This theory of Miss Mary Darnley seemed the most plausible, and
it was therefore adopted by her mother and sisters, and by them it
was unanimously concluded that Penelope was not unfavourable to
the suit of Mr Kipperson; and then they thought that the young lady
had behaved, or was behaving very ill to their brother; and then they
thought that their brother might do much better for himself; and then
they thought that Mr Kipperson was at least fifty, though till then it
had been the common opinion that he was but forty; and then they
thought that no dependence could be placed on any one; and then
they made many wise remarks on the unexpectedness of human
events, not considering that the experience of millions, and the
events of centuries, have conspired to shew that events take any
other direction than that which is expected.
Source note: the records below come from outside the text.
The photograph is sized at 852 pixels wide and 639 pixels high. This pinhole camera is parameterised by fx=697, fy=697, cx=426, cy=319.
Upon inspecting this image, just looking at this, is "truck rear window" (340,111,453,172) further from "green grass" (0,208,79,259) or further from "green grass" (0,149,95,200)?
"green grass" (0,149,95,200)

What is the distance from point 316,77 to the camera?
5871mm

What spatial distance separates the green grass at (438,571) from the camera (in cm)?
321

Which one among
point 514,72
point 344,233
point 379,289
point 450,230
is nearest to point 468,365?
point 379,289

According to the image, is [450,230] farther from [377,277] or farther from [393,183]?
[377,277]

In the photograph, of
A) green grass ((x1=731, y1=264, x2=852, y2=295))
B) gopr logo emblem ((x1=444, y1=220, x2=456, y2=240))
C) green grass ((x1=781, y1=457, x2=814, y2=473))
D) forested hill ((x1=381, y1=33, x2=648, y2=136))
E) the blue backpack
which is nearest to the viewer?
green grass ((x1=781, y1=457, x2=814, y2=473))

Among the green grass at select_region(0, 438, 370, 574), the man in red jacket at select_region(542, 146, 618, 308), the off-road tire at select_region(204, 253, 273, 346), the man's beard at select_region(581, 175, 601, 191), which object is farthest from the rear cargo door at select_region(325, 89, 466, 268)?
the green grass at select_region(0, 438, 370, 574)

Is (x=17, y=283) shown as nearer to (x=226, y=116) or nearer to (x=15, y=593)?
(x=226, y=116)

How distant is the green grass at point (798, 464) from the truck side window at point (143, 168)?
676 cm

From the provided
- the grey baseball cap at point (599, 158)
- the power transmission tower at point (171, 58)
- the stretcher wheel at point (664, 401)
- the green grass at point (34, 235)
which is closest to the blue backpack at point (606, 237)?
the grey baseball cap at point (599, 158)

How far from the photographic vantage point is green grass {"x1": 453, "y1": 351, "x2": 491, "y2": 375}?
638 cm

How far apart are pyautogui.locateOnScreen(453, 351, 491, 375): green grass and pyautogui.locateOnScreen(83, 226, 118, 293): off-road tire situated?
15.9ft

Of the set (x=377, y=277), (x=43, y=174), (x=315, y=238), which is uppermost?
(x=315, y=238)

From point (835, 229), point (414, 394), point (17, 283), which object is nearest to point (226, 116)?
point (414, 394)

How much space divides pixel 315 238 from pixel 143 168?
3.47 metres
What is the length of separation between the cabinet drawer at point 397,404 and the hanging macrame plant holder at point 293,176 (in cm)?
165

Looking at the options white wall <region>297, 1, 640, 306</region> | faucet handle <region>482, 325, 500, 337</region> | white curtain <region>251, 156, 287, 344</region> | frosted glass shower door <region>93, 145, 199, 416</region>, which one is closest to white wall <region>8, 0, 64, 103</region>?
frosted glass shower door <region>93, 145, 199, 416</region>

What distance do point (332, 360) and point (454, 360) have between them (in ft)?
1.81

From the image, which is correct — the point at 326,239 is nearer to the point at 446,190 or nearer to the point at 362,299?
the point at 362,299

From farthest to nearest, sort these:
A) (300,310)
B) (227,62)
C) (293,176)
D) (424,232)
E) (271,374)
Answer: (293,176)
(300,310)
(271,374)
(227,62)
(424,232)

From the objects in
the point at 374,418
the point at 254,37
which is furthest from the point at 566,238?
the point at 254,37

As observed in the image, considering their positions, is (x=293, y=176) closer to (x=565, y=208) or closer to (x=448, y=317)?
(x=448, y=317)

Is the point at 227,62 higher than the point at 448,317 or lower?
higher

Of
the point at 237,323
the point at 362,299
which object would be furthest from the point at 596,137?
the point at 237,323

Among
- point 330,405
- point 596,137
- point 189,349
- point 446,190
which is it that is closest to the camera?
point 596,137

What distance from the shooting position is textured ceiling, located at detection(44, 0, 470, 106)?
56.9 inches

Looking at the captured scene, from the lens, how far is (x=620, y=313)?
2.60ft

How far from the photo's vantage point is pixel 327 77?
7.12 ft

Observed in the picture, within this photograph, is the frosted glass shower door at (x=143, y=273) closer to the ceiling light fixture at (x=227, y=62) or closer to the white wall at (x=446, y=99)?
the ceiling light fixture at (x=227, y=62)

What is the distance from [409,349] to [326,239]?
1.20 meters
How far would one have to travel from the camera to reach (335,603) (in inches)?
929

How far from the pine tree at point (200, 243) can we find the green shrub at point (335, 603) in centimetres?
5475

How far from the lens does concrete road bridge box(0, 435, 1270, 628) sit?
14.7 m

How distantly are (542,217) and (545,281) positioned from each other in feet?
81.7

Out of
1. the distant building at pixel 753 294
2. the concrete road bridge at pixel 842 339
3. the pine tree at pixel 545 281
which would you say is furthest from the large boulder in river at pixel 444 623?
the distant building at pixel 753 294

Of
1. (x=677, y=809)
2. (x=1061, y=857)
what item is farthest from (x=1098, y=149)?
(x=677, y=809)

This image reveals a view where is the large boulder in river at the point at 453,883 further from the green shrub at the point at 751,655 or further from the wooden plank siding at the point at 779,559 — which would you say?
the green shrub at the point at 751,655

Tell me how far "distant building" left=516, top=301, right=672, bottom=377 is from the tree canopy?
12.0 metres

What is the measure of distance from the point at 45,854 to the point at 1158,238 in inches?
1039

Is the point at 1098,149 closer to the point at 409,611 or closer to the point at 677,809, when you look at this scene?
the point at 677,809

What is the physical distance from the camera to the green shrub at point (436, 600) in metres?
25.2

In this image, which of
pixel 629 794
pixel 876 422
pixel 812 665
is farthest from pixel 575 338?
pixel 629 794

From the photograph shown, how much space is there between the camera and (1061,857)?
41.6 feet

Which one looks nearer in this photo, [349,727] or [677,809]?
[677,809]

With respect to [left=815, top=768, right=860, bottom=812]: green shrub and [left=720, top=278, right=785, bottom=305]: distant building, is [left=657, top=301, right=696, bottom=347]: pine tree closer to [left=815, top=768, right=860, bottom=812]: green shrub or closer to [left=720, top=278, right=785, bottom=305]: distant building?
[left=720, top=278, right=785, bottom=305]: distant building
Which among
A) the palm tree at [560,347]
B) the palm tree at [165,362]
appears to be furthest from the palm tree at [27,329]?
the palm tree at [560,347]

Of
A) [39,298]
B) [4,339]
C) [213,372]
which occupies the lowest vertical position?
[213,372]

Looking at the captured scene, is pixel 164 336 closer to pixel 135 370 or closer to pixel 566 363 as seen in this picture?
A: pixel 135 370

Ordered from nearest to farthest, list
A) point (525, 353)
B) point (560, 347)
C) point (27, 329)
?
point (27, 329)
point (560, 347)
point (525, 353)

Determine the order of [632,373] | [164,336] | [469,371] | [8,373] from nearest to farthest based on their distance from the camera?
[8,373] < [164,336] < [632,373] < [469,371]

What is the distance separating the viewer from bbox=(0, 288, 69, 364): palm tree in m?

Ann Darnley was sorry
for it, Martha laughed at it, and Mary was angry with it.
As for Mr Darnley himself, he was not much moved; but he could
not admit of the idea that he was wrong in his conjecture that Miss
Primrose was partial to Lord Spoonbill, therefore he could not see
the force of the reasoning which went to prove, that the transfer of
Penelope’s affections was not from Robert Darnley to Lord
Spoonbill, but to Mr Kipperson.
“Beside,” said Mr Darnley, “is it likely that a young woman of such
high notions as Miss Primrose should think of accepting an offer
from Mr Kipperson, who, though he is a man of property and of
literary taste, is still but a farmer, or agriculturist. It is far more likely
that the vanity of the young lady should fix her hopes on Lord
Spoonbill, especially if his lordship has paid her, as is not unlikely,
very marked attentions.”
Although in the family at the rectory of Neverden there was
diversity of opinion as to the person on whom Miss Primrose had
placed her affections, there was at least unanimity in the feeling and
expression of disapprobation. And, in pursuance of this feeling, there
was a diminution, and indeed nearly a cessation of intercourse
between the parties. Many days passed away, and no message and
no visitor from Neverden arrived at Smatterton.
This was deeply and painfully felt by Penelope, and the more so
as it was absolutely impossible for her to ask an explanation. Indeed,
she concluded that no explanation was wanting; the fact that no
letter had been received for so long time, and the circumstance of
the coldness and change in the manners of the young ladies at
Neverden, were sufficient manifestations to Penelope that, for some
cause or other, there was a change in the mind of Robert Darnley
towards her. Then in addition to these things was the reflection, that
she had allowed herself to be persuaded contrary to her own
judgment to adopt the profession of music as a public singer, or at
least as a hired performer. Thus, in a very short time, she was
plunged from the height of hope to the depth of despair. A little while
ago she had been taught to entertain expectations of her father’s
return to England in a state of independence; she had also reason to
hope that, the lapse of a few months, there might come from a
distant land one for whom she did entertain a high esteem, and who
should become her guardian, and guide, and companion through life.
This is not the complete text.